The march led the attendees to Toyon Hall, which served as a location for survivors of sexual assault and their allies to speak about their experiences, including experiences of assault on Stanford’s campus, in front of an audience of peers and other members of the Stanford community. Some speakers planned to talk, but many others spoke after hearing others’ stories.
Ivanov said that he is a new member of Phi Kappa Psi fraternity, which along with Sigma Phi Epsilon fraternity promoted TBTN as a mandatory event for all of its members. Among the crowd were also dozens of members of Sigma Chi and Kappa Sigma fraternities, both of which attendees said recommended their members to attend.
On average, one in five women are sexually assaulted while in college, and Greek life statistically plays a role. Men in fraternities are three times as likely as their non-Greek peers to commit rape. Women in sororities are 74% more likely than their non-Greek peers to experience rape.
Sigma Chi member Sanjay Swamy ’26 said that his fraternity attended the event because of “a duty to show support for sexual assault awareness, just because it is so prevalent in every society and every facet of life… especially in Greek life.”
Both Ivanov and Swamy said that the fraternity culture around sexual assault made them hesitant about rushing, but was something they sought to change.
After the event ended, Ivanov said he had conversations with a few other members of Phi Kappa Psi about how they could “do [their] best to create a better culture here.” While they couldn’t “directly influence other fraternities,” he said that they hope to “set a better standard” by making their own events “more safe and more enjoyable for everyone,” and minimizing risks of harassment.
“The fact that I personally know some of the speakers that came up, who hadn’t planned on speaking, also showed me the reality of how devastating this issue is on campus and just ingrained in our society,’ Ivanov said. “That was really, really impactful for me.

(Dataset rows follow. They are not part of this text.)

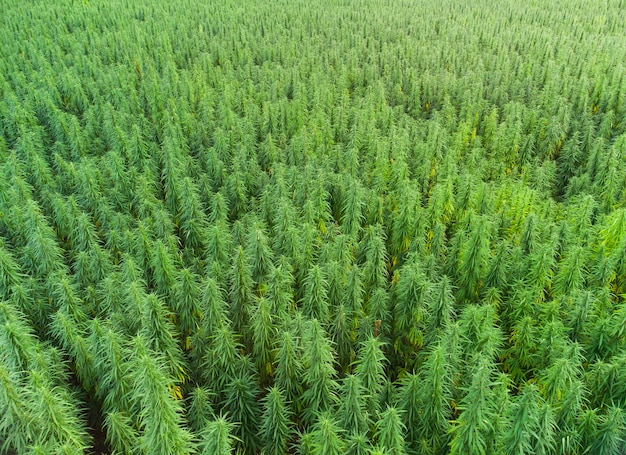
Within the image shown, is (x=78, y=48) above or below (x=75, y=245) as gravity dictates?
above

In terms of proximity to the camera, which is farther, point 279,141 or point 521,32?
point 521,32

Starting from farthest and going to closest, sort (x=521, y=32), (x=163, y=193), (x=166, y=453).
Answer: (x=521, y=32) < (x=163, y=193) < (x=166, y=453)

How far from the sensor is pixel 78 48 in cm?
1666

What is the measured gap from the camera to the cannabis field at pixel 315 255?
430 cm

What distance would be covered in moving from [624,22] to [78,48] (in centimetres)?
2483

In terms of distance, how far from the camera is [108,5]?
2241cm

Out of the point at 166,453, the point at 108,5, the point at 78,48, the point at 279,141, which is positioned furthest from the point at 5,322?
the point at 108,5

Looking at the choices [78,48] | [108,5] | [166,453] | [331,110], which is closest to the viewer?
[166,453]

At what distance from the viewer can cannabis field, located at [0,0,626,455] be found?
4297 millimetres

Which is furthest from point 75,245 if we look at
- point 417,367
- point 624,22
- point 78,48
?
point 624,22

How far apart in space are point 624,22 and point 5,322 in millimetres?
26149

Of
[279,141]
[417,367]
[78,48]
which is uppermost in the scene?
[78,48]

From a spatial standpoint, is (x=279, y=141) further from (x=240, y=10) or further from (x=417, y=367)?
(x=240, y=10)

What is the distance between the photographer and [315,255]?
7098 mm
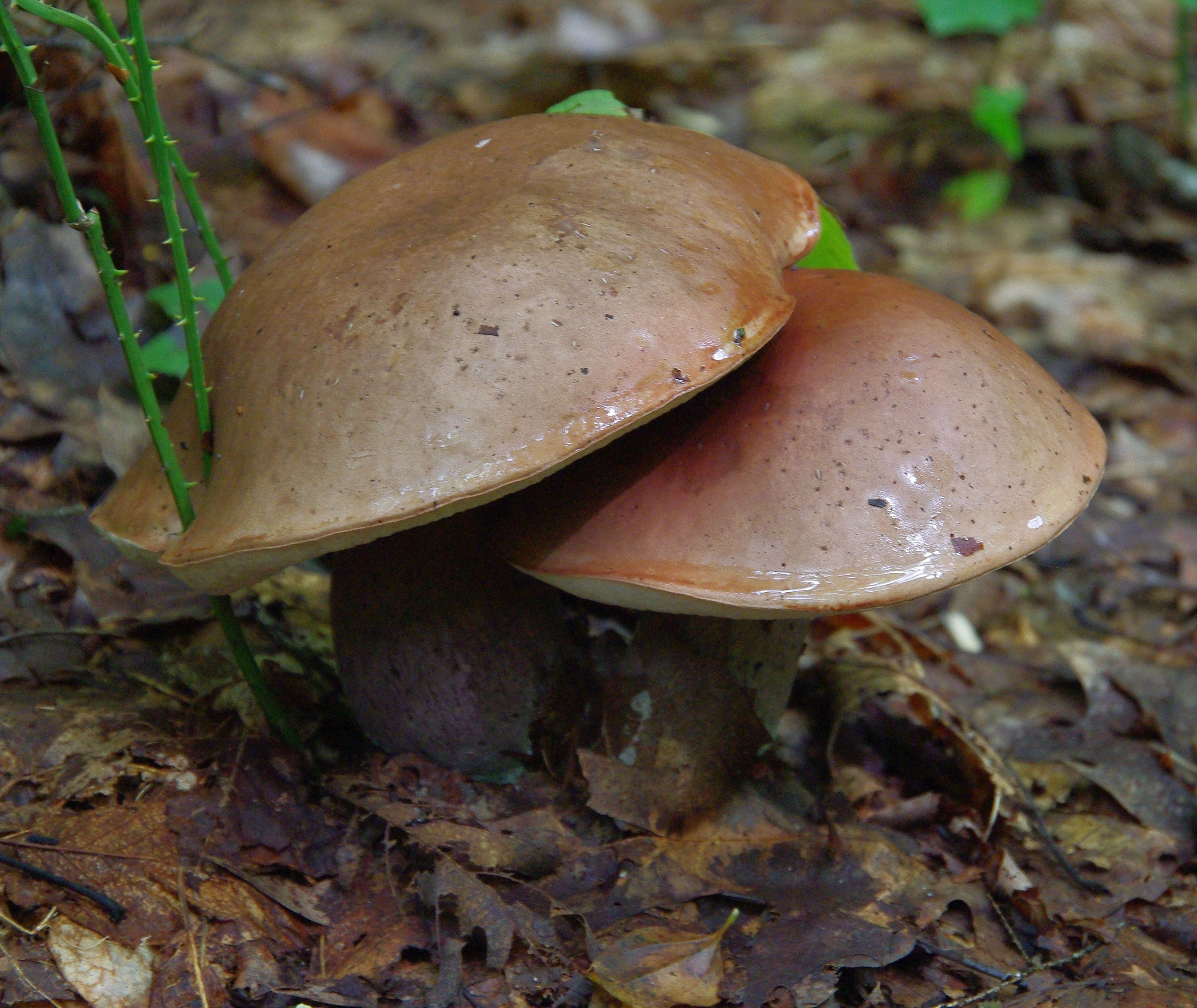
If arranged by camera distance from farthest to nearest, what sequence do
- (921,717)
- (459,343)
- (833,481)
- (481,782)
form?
(921,717) < (481,782) < (833,481) < (459,343)

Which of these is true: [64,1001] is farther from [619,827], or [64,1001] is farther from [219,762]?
[619,827]

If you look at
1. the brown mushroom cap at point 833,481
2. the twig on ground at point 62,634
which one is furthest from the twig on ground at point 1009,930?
the twig on ground at point 62,634

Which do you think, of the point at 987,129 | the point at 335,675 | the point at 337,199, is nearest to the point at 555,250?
the point at 337,199

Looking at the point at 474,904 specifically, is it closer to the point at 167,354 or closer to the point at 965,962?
the point at 965,962

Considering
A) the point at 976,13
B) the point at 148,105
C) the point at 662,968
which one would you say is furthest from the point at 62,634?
the point at 976,13

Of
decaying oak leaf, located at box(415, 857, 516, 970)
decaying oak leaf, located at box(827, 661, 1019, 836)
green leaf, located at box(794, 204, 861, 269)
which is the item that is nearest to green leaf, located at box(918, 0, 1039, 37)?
green leaf, located at box(794, 204, 861, 269)

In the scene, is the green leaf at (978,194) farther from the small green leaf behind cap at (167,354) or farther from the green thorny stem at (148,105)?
the green thorny stem at (148,105)

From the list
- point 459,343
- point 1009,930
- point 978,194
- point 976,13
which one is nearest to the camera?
point 459,343
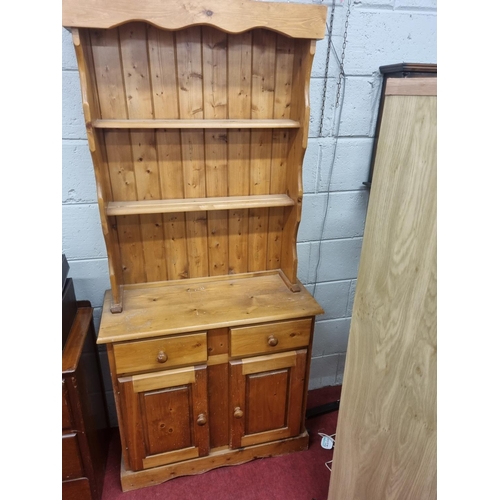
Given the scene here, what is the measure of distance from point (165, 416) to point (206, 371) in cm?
27

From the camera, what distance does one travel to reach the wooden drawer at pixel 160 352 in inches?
58.3

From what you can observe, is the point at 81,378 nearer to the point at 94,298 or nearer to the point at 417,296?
the point at 94,298

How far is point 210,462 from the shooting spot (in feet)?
5.91

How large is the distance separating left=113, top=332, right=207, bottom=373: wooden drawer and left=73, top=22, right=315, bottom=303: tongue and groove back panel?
0.22m

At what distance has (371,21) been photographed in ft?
5.48

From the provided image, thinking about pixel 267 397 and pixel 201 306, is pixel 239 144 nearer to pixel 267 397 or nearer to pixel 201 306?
pixel 201 306

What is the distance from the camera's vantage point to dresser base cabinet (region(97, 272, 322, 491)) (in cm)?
152

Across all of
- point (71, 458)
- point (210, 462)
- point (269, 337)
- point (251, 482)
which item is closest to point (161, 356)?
point (269, 337)

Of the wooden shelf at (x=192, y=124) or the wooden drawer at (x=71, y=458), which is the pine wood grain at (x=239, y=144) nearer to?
the wooden shelf at (x=192, y=124)

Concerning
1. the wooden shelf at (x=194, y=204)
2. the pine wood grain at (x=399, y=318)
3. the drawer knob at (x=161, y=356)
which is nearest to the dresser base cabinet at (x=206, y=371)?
the drawer knob at (x=161, y=356)

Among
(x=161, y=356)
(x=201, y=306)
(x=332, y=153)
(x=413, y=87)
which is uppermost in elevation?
(x=413, y=87)

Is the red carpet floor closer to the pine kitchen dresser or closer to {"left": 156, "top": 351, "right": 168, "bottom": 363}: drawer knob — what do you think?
the pine kitchen dresser

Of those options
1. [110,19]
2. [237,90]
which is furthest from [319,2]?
[110,19]

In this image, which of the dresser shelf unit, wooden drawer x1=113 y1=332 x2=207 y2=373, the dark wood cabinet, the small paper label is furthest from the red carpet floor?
the dresser shelf unit
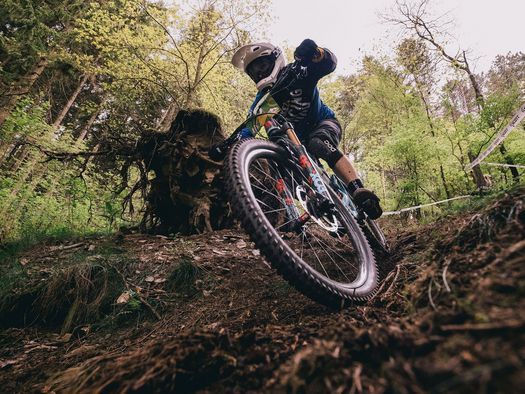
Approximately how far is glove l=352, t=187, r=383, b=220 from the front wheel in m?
0.32

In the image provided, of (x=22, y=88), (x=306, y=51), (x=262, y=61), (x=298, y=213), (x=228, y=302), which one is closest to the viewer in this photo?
(x=228, y=302)

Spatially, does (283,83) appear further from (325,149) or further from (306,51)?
(325,149)

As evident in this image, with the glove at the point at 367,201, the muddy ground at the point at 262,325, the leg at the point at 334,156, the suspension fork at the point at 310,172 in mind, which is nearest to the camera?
the muddy ground at the point at 262,325

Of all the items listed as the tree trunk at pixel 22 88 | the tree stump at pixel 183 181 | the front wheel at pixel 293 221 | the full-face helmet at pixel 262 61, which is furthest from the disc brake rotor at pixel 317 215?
the tree trunk at pixel 22 88

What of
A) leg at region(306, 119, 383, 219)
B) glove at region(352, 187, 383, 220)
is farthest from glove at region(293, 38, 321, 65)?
glove at region(352, 187, 383, 220)

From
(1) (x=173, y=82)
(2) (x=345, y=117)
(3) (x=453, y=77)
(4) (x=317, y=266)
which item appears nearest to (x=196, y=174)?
(4) (x=317, y=266)

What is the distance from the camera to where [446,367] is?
0.43 meters

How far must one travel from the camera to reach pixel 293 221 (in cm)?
229

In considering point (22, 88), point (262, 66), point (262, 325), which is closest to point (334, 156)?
point (262, 66)

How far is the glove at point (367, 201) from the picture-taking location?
104 inches

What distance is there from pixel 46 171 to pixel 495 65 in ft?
115

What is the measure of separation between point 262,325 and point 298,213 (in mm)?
1308

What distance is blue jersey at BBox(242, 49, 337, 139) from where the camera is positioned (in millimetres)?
2729

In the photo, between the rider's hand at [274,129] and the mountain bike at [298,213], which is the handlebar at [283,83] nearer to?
the mountain bike at [298,213]
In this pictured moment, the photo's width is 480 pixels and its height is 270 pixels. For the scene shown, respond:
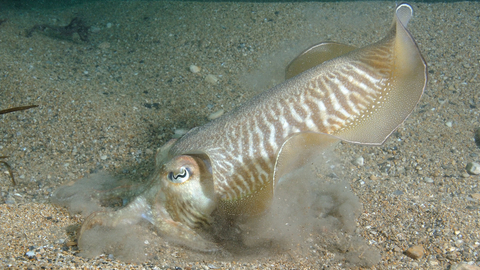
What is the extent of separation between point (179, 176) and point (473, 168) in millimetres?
2833

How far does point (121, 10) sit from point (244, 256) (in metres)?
6.00

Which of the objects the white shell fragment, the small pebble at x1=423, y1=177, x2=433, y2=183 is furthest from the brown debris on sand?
the small pebble at x1=423, y1=177, x2=433, y2=183

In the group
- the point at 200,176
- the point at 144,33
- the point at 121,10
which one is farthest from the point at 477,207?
the point at 121,10

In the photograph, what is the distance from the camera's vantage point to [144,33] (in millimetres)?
5582

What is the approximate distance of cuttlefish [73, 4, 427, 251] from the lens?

I’ve actually been thinking about it [the day after], all day.”
Some participants of the night’s events said that they felt TBTN brought necessary attention to discussions about sexual assault on campus.
“Part of the biggest, or definitely the biggest roadblock that we have is actually having that conversation,” Swamy said. “Many people are afraid to talk about sexual assault, just because of how taboo it might be, and kind of the gray areas surrounding it. But, I think that if people are starting to open up to conversations, It’s much better for the culture.”
DeConcini said that one time, as part of another art project to hang survivors’ quotes around the Oval, an older woman approached her and told her that the stories were the same as when she was in college.
“She was like, ‘It’s a shame. It’s great that you’re doing this but it’s a shame that we haven’t gotten to the place where you can’t be focusing on other stuff because [this is] still such an issue,’” DeConcini said.
DeConcini said she hoped that TBTN would help people “gain confidence in talking about [sexual assault].”
“There’s so many taboos, nobody wants to say something dumb, or triggering, or whatever it is,” DeConcini said. “But the more we feed into those taboos, the worse we get, the more we decline and the more likely the next generation is going to be doing the same stuff.”